Luce Meunier’s practice has consistently involved the devising of methodologies that remove direct gesture from process, determining instead a range of delivery systems for paint on canvas, reliant on time and absorption. 

With the Dégel series, Eau fossile #6 and Fonte #4, Meunier injected pigments into hand-packed snowballs which rested on a canvas surface under the heat of the sun. Over time, as the snow melted and the melted snow then evaporated into the atmosphere, the pigment hazily dispersed to reveal a series of organic, liquefied echoes. Meunier enlists elemental processes as a means of holding certainty in abeyance, twining chance and nature in directed configurations. With successive arrays set upon the surface — and in two instances here, on both sides of the canvas — Meunier  populates the work with vibrant cells of shifting colour, with the thawing collapse of the spheres often exhausting to a frilled edge (nature cannot resist design). 

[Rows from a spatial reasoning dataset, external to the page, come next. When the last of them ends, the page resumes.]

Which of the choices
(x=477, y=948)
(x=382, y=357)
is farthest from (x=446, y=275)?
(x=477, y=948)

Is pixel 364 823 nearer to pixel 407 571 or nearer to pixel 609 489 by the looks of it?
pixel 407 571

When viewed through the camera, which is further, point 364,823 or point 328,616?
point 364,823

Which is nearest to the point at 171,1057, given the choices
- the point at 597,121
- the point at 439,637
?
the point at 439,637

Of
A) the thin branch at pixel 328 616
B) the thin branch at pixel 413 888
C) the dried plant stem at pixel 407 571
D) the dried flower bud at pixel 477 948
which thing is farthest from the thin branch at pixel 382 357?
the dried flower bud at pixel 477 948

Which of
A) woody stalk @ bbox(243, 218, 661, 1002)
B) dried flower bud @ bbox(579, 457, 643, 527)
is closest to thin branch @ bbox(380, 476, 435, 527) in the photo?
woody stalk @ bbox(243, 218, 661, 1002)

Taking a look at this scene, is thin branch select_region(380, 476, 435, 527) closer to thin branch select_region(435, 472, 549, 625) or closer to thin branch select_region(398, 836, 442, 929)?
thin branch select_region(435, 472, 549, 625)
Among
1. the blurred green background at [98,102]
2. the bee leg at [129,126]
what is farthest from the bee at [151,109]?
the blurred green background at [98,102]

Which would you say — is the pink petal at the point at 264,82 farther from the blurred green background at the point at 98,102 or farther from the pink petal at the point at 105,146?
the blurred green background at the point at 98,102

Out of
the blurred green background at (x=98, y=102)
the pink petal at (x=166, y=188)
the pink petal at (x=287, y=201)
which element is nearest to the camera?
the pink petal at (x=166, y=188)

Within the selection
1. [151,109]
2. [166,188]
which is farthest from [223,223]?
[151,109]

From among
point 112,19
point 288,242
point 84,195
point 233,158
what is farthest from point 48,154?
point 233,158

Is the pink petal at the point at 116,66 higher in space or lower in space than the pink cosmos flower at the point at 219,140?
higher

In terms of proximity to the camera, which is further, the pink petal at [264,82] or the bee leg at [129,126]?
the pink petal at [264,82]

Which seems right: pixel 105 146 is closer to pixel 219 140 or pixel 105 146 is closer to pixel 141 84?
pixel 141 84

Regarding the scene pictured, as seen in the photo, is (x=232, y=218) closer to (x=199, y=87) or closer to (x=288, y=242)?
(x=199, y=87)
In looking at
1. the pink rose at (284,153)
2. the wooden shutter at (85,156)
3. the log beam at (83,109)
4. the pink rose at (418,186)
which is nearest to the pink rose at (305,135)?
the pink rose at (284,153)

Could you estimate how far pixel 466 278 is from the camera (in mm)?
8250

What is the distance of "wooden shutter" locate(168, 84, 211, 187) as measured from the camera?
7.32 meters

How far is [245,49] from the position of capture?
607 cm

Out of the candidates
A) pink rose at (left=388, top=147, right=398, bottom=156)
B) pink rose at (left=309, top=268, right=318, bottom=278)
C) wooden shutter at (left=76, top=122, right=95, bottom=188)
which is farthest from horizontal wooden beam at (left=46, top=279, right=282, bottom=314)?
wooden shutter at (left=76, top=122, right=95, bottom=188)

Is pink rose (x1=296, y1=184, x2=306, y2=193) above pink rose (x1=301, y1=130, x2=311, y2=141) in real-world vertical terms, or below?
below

The transformation from solid to liquid, object to trace, also led Meunier to consider the potential of residue as working material. With the works in the Écume and Mousse series, the support for each of the works is a thick substrate made from the canvas of former paintings pulped into paper, while the paint is the foam of coloured acrylic pigments, created by sponges that had been repeatedly rinsed and wrung out. The intense, comingled colours in the Mousse series are transferred onto the thick sheets of handmade paper where, in refining a specific drying regimen, Meunier maintained both the vibrancy of the colour and the proliferation of bubbles across the foam’s surface, as liquid converted to solid. Each slab of foam records its watery origins, imprinting a faint line of transit as it came to rest on the paper. With Écume, both substrate and foam stay wet during the application of the foam layers, and the work is formed as it dries, the sheet rippling in deep folds at its edges, with blistered colour saturated in the fibrous surface.

Guided by research and experimentation, Meunier determines a threshold for the making of each work based in a calculated easing of control — where the aleatory is engaged to allude the mutability of nature — balanced by an eye to structural cohesion, or order, another of nature’s unflinching characteristics.


LUCE MEUNIER (born in 1973) lives and works in Montreal. Her notable exhibitions include a retrospective exhibition of her work at the Maison de la culture Claude-Léveillée (Montreal), solo shows at Bradley Ertaskiran (Montreal), Centre CLARK (Montreal), and Christie Contemporary (Toronto), and group exhibitions at the Musée d’art contemporain de Montréal (Montreal), the Museum of Contemporary Canadian Art (Toronto), and Galerie Karsh-Masson (Ottawa), among others. Meunier’s work can be found in various corporate and institutional collections including the Musée d’art contemporain de Montréal, the Musée national des beaux-arts du Québec (Quebec City), Bank of Montreal, the National Bank of Canada Collection, and the Bibliothèque et Archives Nationales du Québec Collection (Montreal).